• **Spatial relation data**:
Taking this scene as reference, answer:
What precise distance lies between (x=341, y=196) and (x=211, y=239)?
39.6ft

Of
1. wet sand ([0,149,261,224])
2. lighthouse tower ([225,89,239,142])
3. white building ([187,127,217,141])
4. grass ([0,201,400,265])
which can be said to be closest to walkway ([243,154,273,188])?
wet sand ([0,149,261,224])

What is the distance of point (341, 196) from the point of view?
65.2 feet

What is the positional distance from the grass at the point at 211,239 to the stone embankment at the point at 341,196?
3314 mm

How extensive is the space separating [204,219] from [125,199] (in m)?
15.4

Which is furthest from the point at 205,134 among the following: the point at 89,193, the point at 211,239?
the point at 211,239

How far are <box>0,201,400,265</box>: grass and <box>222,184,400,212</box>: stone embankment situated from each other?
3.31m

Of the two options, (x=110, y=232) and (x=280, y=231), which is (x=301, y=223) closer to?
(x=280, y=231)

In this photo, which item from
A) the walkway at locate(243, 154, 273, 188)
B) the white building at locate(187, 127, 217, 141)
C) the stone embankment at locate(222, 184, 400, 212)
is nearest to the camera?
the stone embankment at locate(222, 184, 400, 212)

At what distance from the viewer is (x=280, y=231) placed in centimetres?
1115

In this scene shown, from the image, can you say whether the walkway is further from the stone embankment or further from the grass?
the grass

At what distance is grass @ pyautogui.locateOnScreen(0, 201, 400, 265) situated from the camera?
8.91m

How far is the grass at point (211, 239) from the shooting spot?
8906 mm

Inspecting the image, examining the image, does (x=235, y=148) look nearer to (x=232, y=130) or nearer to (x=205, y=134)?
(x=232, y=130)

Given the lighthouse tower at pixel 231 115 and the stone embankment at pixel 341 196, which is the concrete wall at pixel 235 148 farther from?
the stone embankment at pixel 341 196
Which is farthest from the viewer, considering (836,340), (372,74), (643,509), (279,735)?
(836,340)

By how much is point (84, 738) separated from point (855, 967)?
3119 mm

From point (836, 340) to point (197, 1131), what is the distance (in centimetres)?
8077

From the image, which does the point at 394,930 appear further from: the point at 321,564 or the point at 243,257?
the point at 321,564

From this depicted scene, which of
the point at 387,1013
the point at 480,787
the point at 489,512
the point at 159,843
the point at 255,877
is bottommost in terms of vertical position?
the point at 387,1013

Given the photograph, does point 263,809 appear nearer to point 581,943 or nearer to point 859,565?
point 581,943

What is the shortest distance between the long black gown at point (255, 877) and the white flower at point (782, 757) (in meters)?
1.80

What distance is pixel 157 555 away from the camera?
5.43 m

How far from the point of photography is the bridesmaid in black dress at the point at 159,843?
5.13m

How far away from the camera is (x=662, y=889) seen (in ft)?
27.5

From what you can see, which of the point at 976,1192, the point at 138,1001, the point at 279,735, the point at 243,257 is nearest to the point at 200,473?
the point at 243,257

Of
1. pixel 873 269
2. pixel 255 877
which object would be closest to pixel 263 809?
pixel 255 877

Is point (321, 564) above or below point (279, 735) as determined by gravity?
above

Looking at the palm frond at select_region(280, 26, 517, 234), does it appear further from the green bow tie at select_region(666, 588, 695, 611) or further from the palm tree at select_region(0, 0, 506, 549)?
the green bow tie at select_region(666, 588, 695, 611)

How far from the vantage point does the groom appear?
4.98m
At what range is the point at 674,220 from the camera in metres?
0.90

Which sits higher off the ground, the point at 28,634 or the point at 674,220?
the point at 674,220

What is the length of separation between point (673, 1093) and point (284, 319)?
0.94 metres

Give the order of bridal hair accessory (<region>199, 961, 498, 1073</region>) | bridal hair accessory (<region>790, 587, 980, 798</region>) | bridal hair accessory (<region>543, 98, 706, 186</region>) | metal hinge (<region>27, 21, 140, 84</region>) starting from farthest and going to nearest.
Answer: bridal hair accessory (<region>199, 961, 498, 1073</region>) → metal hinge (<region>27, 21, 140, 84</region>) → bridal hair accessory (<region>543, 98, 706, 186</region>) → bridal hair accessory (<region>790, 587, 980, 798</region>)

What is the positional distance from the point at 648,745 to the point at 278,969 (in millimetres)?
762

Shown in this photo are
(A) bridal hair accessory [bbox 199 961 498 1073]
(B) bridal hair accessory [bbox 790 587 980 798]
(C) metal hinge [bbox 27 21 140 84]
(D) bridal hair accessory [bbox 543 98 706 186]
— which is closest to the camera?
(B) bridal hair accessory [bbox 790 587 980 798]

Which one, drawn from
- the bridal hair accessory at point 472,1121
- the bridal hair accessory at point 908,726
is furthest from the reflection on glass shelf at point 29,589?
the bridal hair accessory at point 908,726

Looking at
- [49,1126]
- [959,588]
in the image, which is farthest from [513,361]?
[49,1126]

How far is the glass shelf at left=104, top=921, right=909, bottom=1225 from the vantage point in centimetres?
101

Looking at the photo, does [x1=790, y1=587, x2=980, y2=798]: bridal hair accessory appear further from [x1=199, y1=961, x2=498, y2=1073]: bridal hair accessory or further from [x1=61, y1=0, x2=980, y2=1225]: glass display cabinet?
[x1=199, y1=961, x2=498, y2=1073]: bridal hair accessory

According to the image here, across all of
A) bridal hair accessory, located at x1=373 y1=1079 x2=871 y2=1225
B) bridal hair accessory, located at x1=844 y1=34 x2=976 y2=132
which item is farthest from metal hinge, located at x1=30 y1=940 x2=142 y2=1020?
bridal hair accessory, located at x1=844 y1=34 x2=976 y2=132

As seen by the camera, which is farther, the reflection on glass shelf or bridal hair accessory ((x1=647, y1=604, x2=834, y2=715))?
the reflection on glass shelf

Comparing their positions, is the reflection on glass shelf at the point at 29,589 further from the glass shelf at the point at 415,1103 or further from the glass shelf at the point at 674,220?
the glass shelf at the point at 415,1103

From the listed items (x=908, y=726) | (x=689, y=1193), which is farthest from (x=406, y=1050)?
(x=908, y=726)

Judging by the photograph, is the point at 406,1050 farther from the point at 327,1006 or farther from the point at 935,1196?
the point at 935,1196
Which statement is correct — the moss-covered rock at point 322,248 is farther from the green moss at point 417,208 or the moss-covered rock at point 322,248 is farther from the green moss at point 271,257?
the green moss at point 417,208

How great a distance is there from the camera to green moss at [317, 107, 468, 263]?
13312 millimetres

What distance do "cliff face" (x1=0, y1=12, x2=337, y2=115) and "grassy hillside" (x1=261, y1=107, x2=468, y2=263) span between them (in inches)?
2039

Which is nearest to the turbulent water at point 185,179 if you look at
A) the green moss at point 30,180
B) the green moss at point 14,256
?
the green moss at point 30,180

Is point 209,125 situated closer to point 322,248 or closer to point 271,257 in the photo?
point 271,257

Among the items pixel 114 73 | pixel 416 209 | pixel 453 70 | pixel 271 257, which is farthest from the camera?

• **STATED GOAL**: Please copy all of the material above line for line, with no changes.

• **ANSWER BELOW**:
Taking this scene as reference, answer:
What precise distance lies between (x=341, y=196) and (x=211, y=239)?
39.6ft

Of
1. wet sand ([0,149,261,224])
2. lighthouse tower ([225,89,239,142])
3. white building ([187,127,217,141])
4. grass ([0,201,400,265])
which can be said to be closest to walkway ([243,154,273,188])?
wet sand ([0,149,261,224])

What is the distance of point (341, 196) from the point of view?
65.2 feet

What is the positional distance from the grass at the point at 211,239 to the stone embankment at the point at 341,196?
3314 mm

How extensive is the space separating [204,219] from [125,199] (in m)?
15.4

Which is furthest from the point at 205,134 among the following: the point at 89,193, the point at 211,239?
the point at 211,239

How far are <box>0,201,400,265</box>: grass and <box>222,184,400,212</box>: stone embankment situated from each other?
3.31m

Of the two options, (x=110, y=232) and (x=280, y=231), which is (x=301, y=223) closer to?
(x=280, y=231)

In this photo, which item from
A) the walkway at locate(243, 154, 273, 188)
B) the white building at locate(187, 127, 217, 141)
C) the stone embankment at locate(222, 184, 400, 212)
is nearest to the camera?
the stone embankment at locate(222, 184, 400, 212)

At what distance from the viewer is (x=280, y=231) placed in centimetres?
1115

In this scene shown, from the image, can you say whether the walkway is further from the stone embankment or further from the grass?
the grass

At what distance is grass @ pyautogui.locateOnScreen(0, 201, 400, 265) situated from the camera?
8.91m

How far is the grass at point (211, 239) from the shooting spot?
8906 mm

Inspecting the image, examining the image, does (x=235, y=148) look nearer to (x=232, y=130) or nearer to (x=205, y=134)?
(x=232, y=130)

Given the lighthouse tower at pixel 231 115 and the stone embankment at pixel 341 196, which is the concrete wall at pixel 235 148 farther from?
the stone embankment at pixel 341 196
Which is farthest from the viewer, considering (836,340), (372,74), (643,509), (279,735)?
(836,340)

By how much is point (84, 738) separated from point (855, 967)?
3119 mm

From point (836, 340) to point (197, 1131), what is the distance (in centimetres)?
8077

From the image, which does the point at 394,930 appear further from: the point at 321,564 or the point at 243,257?
the point at 321,564

From this depicted scene, which of
the point at 387,1013
the point at 480,787
the point at 489,512
the point at 159,843
the point at 255,877
is bottommost in terms of vertical position?
the point at 387,1013

Given the photograph, does point 263,809 appear nearer to point 581,943 or nearer to point 859,565?
point 581,943

What is the shortest distance between the long black gown at point (255, 877) and the white flower at point (782, 757) (in meters)?
1.80

What distance is pixel 157 555 away from the camera?
5.43 m

How far from the point of photography is the bridesmaid in black dress at the point at 159,843?
5.13m

How far away from the camera is (x=662, y=889) seen (in ft)?
27.5

From what you can see, which of the point at 976,1192, the point at 138,1001, the point at 279,735, the point at 243,257 is nearest to the point at 200,473?
the point at 243,257

Of
1. pixel 873 269
2. pixel 255 877
which object would be closest to pixel 263 809?
pixel 255 877

Is point (321, 564) above or below point (279, 735) as determined by gravity?
above

Looking at the palm frond at select_region(280, 26, 517, 234), does it appear further from the green bow tie at select_region(666, 588, 695, 611) or further from the palm tree at select_region(0, 0, 506, 549)?
the green bow tie at select_region(666, 588, 695, 611)

How far from the vantage point does the groom appear?
4.98m
At what range is the point at 674,220 from the camera in metres?
0.90

Which sits higher off the ground, the point at 28,634 or the point at 674,220?
the point at 674,220

What is the length of separation between point (673, 1093) and point (284, 319)?
0.94 metres

Give the order of bridal hair accessory (<region>199, 961, 498, 1073</region>) | bridal hair accessory (<region>790, 587, 980, 798</region>) | bridal hair accessory (<region>543, 98, 706, 186</region>) | metal hinge (<region>27, 21, 140, 84</region>) starting from farthest and going to nearest.
Answer: bridal hair accessory (<region>199, 961, 498, 1073</region>) → metal hinge (<region>27, 21, 140, 84</region>) → bridal hair accessory (<region>543, 98, 706, 186</region>) → bridal hair accessory (<region>790, 587, 980, 798</region>)

What is the positional distance from the point at 648,745 to the point at 278,969 (in millimetres)?
762

Shown in this photo are
(A) bridal hair accessory [bbox 199 961 498 1073]
(B) bridal hair accessory [bbox 790 587 980 798]
(C) metal hinge [bbox 27 21 140 84]
(D) bridal hair accessory [bbox 543 98 706 186]
— which is closest to the camera?
(B) bridal hair accessory [bbox 790 587 980 798]

Which one, drawn from
- the bridal hair accessory at point 472,1121
- the bridal hair accessory at point 908,726
is furthest from the reflection on glass shelf at point 29,589?
the bridal hair accessory at point 908,726

Looking at
- [49,1126]
- [959,588]
in the image, which is farthest from [513,361]?
[49,1126]

How far is the glass shelf at left=104, top=921, right=909, bottom=1225 from the vantage point in centimetres?
101

Looking at the photo, does [x1=790, y1=587, x2=980, y2=798]: bridal hair accessory appear further from [x1=199, y1=961, x2=498, y2=1073]: bridal hair accessory or further from [x1=61, y1=0, x2=980, y2=1225]: glass display cabinet?
[x1=199, y1=961, x2=498, y2=1073]: bridal hair accessory

According to the image here, across all of
A) bridal hair accessory, located at x1=373 y1=1079 x2=871 y2=1225
B) bridal hair accessory, located at x1=844 y1=34 x2=976 y2=132
which item is farthest from metal hinge, located at x1=30 y1=940 x2=142 y2=1020?
bridal hair accessory, located at x1=844 y1=34 x2=976 y2=132

As seen by the camera, which is farther, the reflection on glass shelf or bridal hair accessory ((x1=647, y1=604, x2=834, y2=715))?
the reflection on glass shelf

Comparing their positions, is the reflection on glass shelf at the point at 29,589 further from the glass shelf at the point at 415,1103 or further from the glass shelf at the point at 674,220?
the glass shelf at the point at 415,1103

From the listed items (x=908, y=726) | (x=689, y=1193), which is farthest from (x=406, y=1050)?
(x=908, y=726)

Judging by the photograph, is the point at 406,1050 farther from the point at 327,1006 or farther from the point at 935,1196?
the point at 935,1196
Which statement is correct — the moss-covered rock at point 322,248 is farther from the green moss at point 417,208 or the moss-covered rock at point 322,248 is farther from the green moss at point 271,257?
the green moss at point 417,208

How great a distance is there from the camera to green moss at [317, 107, 468, 263]?
13312 millimetres

What distance do "cliff face" (x1=0, y1=12, x2=337, y2=115) and "grassy hillside" (x1=261, y1=107, x2=468, y2=263) span between them (in inches)?
2039

Which is nearest to the turbulent water at point 185,179 if you look at
A) the green moss at point 30,180
B) the green moss at point 14,256
?
the green moss at point 30,180

Is point 209,125 situated closer to point 322,248 or closer to point 271,257 in the photo?
point 271,257

Among the items pixel 114 73 | pixel 416 209 | pixel 453 70 | pixel 271 257, which is farthest from the camera?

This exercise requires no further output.